I searched high and low to find that rotation matrix in the many outputs from OpenCV. No luck. I figured it might be that OpenCV's triangulation gives me answers with the camera at the origin (instead of my real-world origin at the near-left corner of the table). But the rotations from solvePnP don't seem to work. I experimented with handedness and the choice of axes. That didn't seem to work. Basically nothing works. I would be grateful if anyone reading this could leave a comment telling me where I can get the correct rotation to apply! Or, for that matter, why it needs a rotation in the first place!

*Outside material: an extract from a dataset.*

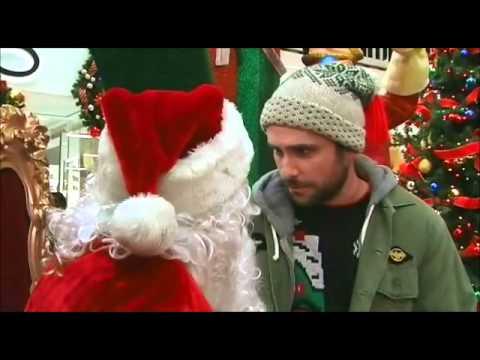 Its Always Sunny Christmas.A Very Sunny Christmas Charlie Kills Santa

After many days of frustration, this morning I gave up. You know what? If I can solve for the correct rotation/translation in Matlab, why can't I do it in C++? So that's what I did. I implemented the same algorithm in C++, so that I can apply it directly to OpenCV's output from triangulation. And it works too. It's unglamorous, having to solve to find it, when it should be readily available, but it gets the job done.

Now that I have good triangulated points, I can see how accurate the method is. I calculated the root-mean-squared distance between the true point (as measured from the scene and table dimensions) and the triangulated point. I get something around 12mm. So in this setup, I would expect to be able to turn accurate ball-centers in each image into a 3D ball location to within 12mm. That sounds pretty good to me.

What's Next?

I feel a great sense of relief that I can triangulate the table, because I've been stuck on this for so long. I can't say that I'm delighted with how I did it, but at least I can move on, and maybe come back to solve this problem the right way another time.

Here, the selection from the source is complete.